RRI.CO.ID, Jember - Tidur yang cukup dan berkualitas menjadi bagian penting dalam menjaga kesehatan tubuh. Namun, kesibukan sehari-hari sering membuat waktu tidur berubah-ubah, mulai dari tidur terlalu larut hingga bangun pada jam yang berbeda setiap hari. Kebiasaan tersebut dapat membuat pola tidur menjadi tidak teratur dan tubuh kesulitan mendapatkan waktu istirahat yang optimal.

Dokter Cynthia Dorsey, spesialis tidur dan pengajar di Harvard Medical School, dalam publikasi Harvard Health tahun 2015 menjelaskan bahwa waktu bangun memiliki peran penting dalam mengatur ritme sirkadian atau pola alami tidur dan bangun tubuh. Menjaga waktu bangun tetap konsisten dapat membantu tubuh membangun kembali pola tidur yang lebih teratur.

Bagi orang dewasa, kebutuhan tidur umumnya setidaknya tujuh jam setiap malam. Mayo Clinic dalam panduan yang diperbarui pada 2025 menyebutkan bahwa menjaga waktu tidur dan bangun pada jam yang relatif sama setiap hari, termasuk akhir pekan, dapat membantu memperkuat siklus tidur-bangun tubuh. Kualitas tidur juga perlu diperhatikan, bukan hanya menghitung jumlah jam yang dihabiskan di tempat tidur.

Salah satu cara sederhana untuk memperbaiki pola tidur adalah menentukan waktu bangun terlebih dahulu. Setelah waktu bangun ditetapkan, waktu tidur dapat disesuaikan agar tersedia waktu istirahat yang cukup. Kebiasaan tersebut sebaiknya dilakukan secara konsisten sehingga tubuh terbiasa mengikuti jadwal yang sama setiap hari.

Kebiasaan sebelum tidur juga perlu diperhatikan. Mayo Clinic pada 2025 menyarankan menciptakan lingkungan kamar yang nyaman, sejuk, gelap dan tenang. Penggunaan perangkat elektronik dengan layar juga sebaiknya dikurangi menjelang waktu tidur. Sebagai gantinya, kegiatan yang lebih menenangkan seperti membaca atau melakukan teknik relaksasi dapat menjadi bagian dari rutinitas malam.

Pola makan dan aktivitas sehari-hari turut berpengaruh terhadap kualitas tidur. Konsumsi kafein terlalu dekat dengan waktu tidur sebaiknya dibatasi karena efek stimulasinya dapat bertahan selama beberapa jam. Makan dalam jumlah besar menjelang tidur juga sebaiknya dihindari. Sementara itu, aktivitas fisik secara rutin pada siang hari dapat membantu mendukung kebiasaan tidur yang lebih baik.

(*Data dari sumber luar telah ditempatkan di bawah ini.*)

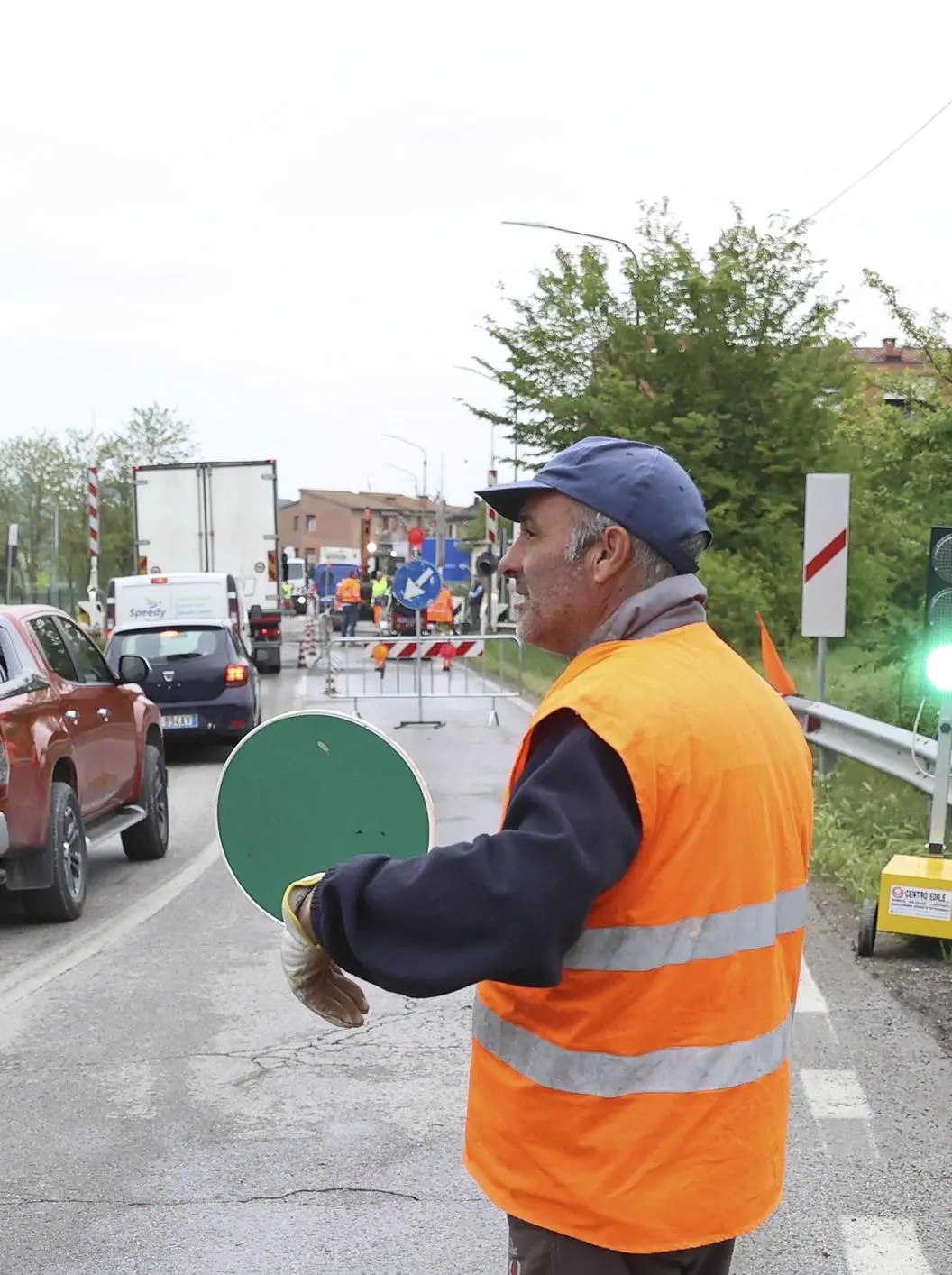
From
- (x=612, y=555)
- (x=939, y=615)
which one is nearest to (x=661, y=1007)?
(x=612, y=555)

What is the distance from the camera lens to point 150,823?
10719 mm

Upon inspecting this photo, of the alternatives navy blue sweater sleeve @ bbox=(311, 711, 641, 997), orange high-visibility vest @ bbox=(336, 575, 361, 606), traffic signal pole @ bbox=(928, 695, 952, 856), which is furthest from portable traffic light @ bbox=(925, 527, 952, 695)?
orange high-visibility vest @ bbox=(336, 575, 361, 606)

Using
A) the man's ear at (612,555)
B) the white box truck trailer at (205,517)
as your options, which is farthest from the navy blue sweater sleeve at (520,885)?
the white box truck trailer at (205,517)

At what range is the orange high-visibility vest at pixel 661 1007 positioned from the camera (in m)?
2.04

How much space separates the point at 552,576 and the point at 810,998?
4834mm

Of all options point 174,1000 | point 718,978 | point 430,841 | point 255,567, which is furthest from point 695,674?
point 255,567

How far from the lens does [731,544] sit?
23.7m

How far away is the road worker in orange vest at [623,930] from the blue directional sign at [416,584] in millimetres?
19497

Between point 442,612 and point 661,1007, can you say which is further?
point 442,612

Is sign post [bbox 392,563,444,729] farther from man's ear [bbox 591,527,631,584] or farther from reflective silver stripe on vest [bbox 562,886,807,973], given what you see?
reflective silver stripe on vest [bbox 562,886,807,973]

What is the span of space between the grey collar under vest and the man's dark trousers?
841 millimetres

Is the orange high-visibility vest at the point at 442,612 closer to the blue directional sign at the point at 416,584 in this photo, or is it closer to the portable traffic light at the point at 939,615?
the blue directional sign at the point at 416,584

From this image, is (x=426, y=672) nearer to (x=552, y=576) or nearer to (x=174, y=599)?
(x=174, y=599)

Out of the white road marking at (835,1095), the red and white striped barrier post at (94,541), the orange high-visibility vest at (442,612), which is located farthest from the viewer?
the orange high-visibility vest at (442,612)
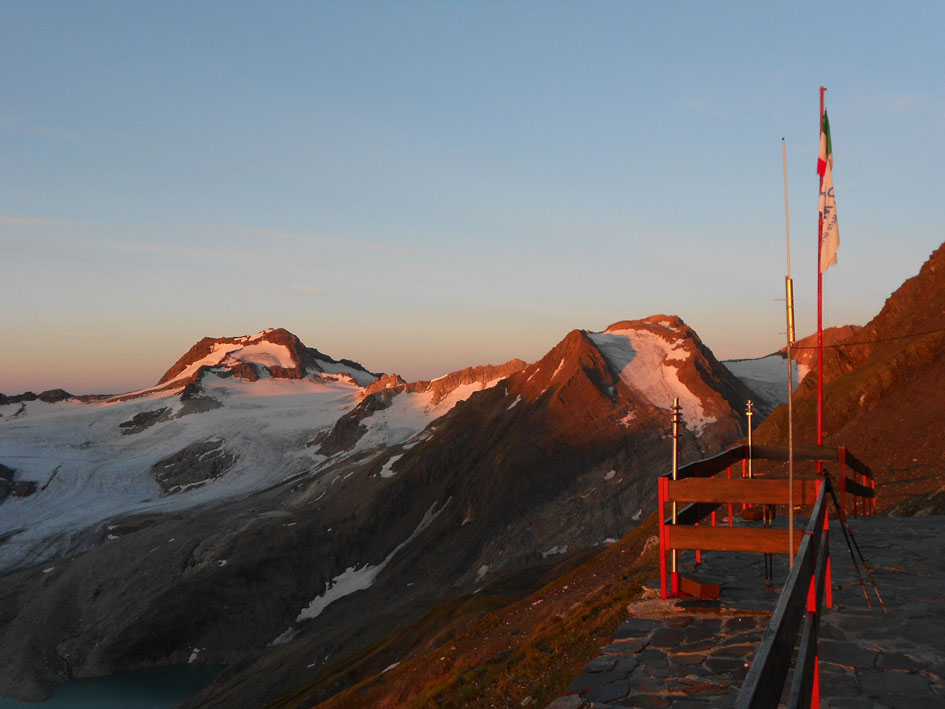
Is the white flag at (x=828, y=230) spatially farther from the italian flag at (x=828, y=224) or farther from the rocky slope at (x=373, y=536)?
the rocky slope at (x=373, y=536)

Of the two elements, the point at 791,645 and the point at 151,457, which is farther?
the point at 151,457

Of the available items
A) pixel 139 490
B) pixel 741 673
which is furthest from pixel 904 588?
pixel 139 490

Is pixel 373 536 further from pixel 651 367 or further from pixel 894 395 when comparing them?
pixel 894 395

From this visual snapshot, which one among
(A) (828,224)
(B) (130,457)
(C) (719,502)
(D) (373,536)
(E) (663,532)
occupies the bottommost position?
(D) (373,536)

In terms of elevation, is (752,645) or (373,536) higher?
(752,645)

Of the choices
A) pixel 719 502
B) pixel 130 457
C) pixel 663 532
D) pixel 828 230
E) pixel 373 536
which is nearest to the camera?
pixel 663 532

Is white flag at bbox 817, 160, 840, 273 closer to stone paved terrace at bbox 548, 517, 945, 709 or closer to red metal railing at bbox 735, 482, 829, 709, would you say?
stone paved terrace at bbox 548, 517, 945, 709

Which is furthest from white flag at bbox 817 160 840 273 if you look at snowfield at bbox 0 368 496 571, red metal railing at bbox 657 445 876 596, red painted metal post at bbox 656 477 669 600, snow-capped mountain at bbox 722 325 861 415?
snowfield at bbox 0 368 496 571

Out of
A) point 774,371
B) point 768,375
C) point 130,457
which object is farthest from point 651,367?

Bagi masyarakat yang ingin mulai memperbaiki pola tidur, beberapa langkah dapat dilakukan secara bertahap. Mulai dengan menetapkan jam bangun yang konsisten, menyediakan waktu tidur sedikitnya tujuh jam, mengurangi penggunaan layar menjelang tidur, menjaga kamar tetap nyaman serta membatasi kafein pada sore atau malam hari. Jika gangguan tidur berlangsung terus-menerus atau tubuh tetap merasa lelah meskipun sudah mendapatkan waktu tidur yang cukup, berkonsultasi dengan dokter atau tenaga kesehatan dapat menjadi langkah yang tepat.

google-preference
Kata Kunci / Tags

Rekomendasi Berita

Berita Terbaru Lainnya

Memuat berita terbaru.....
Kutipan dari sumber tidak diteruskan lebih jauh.